Depuis hier, tous ceux qui étaient en âge de vivre l’événement, se souviennent de la transmission télé du premier pas de Neil Armstrong sur la lune. J’avais 47 ans et ne m’en souviens pas. Bien sûr, j’ai vu mille fois ces images à la télévision, mais je ne me souviens pas de ce que je faisais à ce moment précis ni comment je l’ai perçu. J’avais alors ma boutique de livres dans le petit village de Saint-Alban, en Lozère. Je n’avais pas la télévision. Je devais être saoul, comme souvent, ou m’occuper d’une autre lune que notre astre des nuits. Quoi qu’il en soit je doute que tant de gens se souviennent de cela avec autant de précision. Lorsqu’il n’en dispose pas, le cerveau s’invente des souvenirs qui semblent aussi réels que les vrais souvenirs.

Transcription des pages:
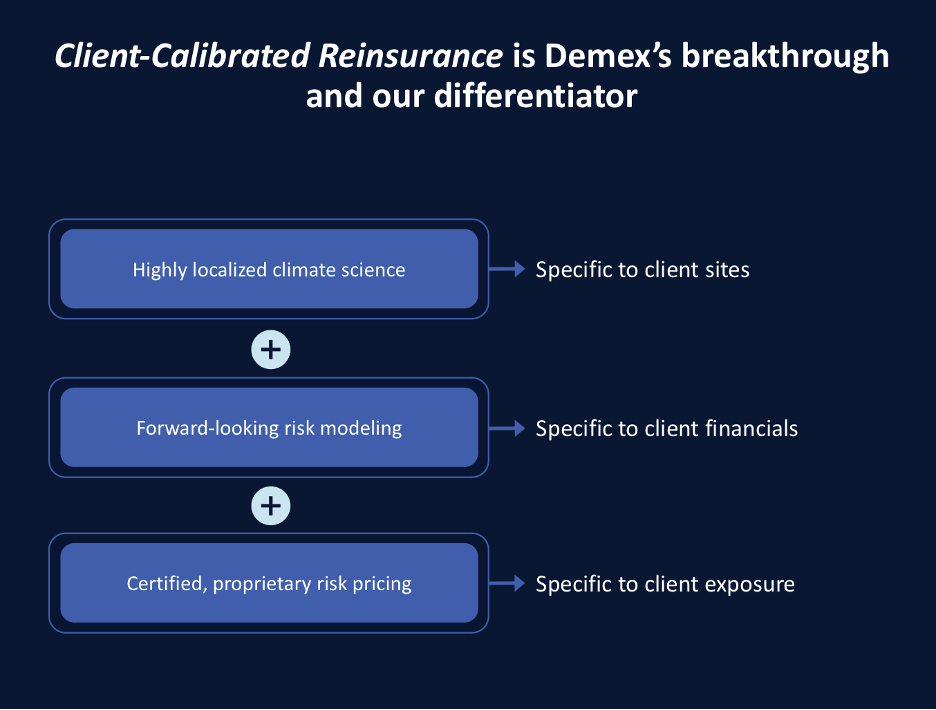 Client-Calibrated Reinsurance is Demex's breakthrough and our differentiator

Highly localized climate science

Specific to client sites

+

Forward-looking risk modeling

Specific to client financials

+

Certified, proprietary risk pricing

Specific to client exposure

* _Travail demandé_
1: Réécrivez plus brièvement le paragraphe du texte qui commence par « Depuis hier », en conservant ses faits principaux.
2: Recopiez fidèlement le passage du texte commençant par « Depuis hier, tous » et allant jusqu’à « les vrais souvenirs. ».

* _Corrigé_
1: Depuis hier, ceux qui étaient en âge de vivre l’événement se rappellent la retransmission télévisée du premier pas de Neil Armstrong sur la lune. J’avais alors 47 ans et je ne m’en souviens pas. J’ai vu ces images mille fois, mais j’ignore ce que je faisais à ce moment-là et comment je l’ai perçu. Je tenais une boutique de livres à Saint-Alban, en Lozère, et n’avais pas la télévision. Sans doute étais-je ivre, comme souvent, ou avais-je l’esprit tourné vers une autre lune. Je doute que tant de gens s’en souviennent aussi précisément. Faute de vrais souvenirs, le cerveau en invente qui paraissent tout aussi réels.

2:
Depuis hier, tous ceux qui étaient en âge de vivre l’événement, se souviennent de la transmission télé du premier pas de Neil Armstrong sur la lune. J’avais 47 ans et ne m’en souviens pas. Bien sûr, j’ai vu mille fois ces images à la télévision, mais je ne me souviens pas de ce que je faisais à ce moment précis ni comment je l’ai perçu. J’avais alors ma boutique de livres dans le petit village de Saint-Alban, en Lozère. Je n’avais pas la télévision. Je devais être saoul, comme souvent, ou m’occuper d’une autre lune que notre astre des nuits. Quoi qu’il en soit je doute que tant de gens se souviennent de cela avec autant de précision. Lorsqu’il n’en dispose pas, le cerveau s’invente des souvenirs qui semblent aussi réels que les vrais souvenirs.